We will use LSTM (Long Short-Term Memory) networks in PyTorch to build a simple model for making music in this guide. We'll take a set of MIDI files, clean them up, teach the model, and then make new music.

Step 1: Setup and Import Necessary Libraries

First, we need to get the packages we need and install them.

# Install necessary libraries
!pip install torch music21 numpy

# Import libraries
import torch
import torch.nn as nn
import torch.optim as optim
import numpy as np
from music21 import converter, instrument, note, chord, stream
import glob
import os

We use pip to set up PyTorch, music21, and numpy.

We bring in PyTorch and its tools for neural networks and optimizers.

We use numpy to do tasks with numbers.

We bring in music21 to work with MIDI files and do jobs related to music theory.

Step 2: Preprocess the Data

We need to load the MIDI files, take out the sounds and notes, and get the data ready for training.

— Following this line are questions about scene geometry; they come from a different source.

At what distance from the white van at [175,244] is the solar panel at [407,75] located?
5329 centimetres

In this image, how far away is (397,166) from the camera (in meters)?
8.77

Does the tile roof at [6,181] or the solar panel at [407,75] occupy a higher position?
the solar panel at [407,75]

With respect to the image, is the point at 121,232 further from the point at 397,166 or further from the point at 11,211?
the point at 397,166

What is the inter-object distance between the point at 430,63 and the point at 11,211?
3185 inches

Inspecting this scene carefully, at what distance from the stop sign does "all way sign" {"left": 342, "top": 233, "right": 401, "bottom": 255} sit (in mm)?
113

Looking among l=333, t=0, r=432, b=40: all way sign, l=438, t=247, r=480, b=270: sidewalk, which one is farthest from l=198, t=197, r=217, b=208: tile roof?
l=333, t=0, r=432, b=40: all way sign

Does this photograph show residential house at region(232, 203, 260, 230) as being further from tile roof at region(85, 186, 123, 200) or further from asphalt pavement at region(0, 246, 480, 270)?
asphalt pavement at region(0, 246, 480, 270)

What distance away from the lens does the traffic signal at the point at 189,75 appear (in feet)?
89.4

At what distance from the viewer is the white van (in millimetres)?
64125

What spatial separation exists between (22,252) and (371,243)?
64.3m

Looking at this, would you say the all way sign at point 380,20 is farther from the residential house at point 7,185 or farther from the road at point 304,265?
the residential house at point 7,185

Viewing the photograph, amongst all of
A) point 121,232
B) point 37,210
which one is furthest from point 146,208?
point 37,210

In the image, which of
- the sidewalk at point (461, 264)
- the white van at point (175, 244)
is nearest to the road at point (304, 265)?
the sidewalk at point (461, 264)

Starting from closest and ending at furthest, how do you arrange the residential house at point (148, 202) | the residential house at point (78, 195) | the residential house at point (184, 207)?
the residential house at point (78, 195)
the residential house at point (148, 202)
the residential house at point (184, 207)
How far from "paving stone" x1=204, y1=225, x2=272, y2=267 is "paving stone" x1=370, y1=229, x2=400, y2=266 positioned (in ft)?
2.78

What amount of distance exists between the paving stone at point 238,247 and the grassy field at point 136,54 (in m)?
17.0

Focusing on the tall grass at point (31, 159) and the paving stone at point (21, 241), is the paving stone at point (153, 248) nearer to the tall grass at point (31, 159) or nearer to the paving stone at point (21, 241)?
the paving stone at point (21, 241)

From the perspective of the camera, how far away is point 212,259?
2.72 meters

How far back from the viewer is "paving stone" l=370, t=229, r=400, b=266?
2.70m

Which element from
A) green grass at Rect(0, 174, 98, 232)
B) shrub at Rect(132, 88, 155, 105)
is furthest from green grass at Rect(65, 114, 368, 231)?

# Function to get notes and chords from MIDI files
def get_notes(midi_files):
    notes = []
    for file in midi_files:
        midi = converter.parse(file)
        notes_to_parse = None
        parts = instrument.partitionByInstrument(midi)
        if parts:  # File has instrument parts
            notes_to_parse = parts.parts[0].recurse()
        else:  # File has flat notes
            notes_to_parse = midi.flat.notes
        
        for element in notes_to_parse:
            if isinstance(element, note.Note):
                notes.append(str(element.pitch))
            elif isinstance(element, chord.Chord):
                notes.append('.'.join(str(n) for n in element.normalOrder))
    return notes

# Load the dataset
midi_files = glob.glob('path_to_midi_files/*.mid')
notes = get_notes(midi_files)

# Save unique notes
unique_notes = sorted(set(notes))

# Create a mapping from notes to integers
note_to_int = {note: num for num, note in enumerate(unique_notes)}

# Prepare the sequences used by the Neural Network
sequence_length = 100
network_input = []
network_output = []

for i in range(len(notes) - sequence_length):
    seq_in = notes[i:i + sequence_length]
    seq_out = notes[i + sequence_length]
    network_input.append([note_to_int[char] for char in seq_in])
    network_output.append(note_to_int[seq_out])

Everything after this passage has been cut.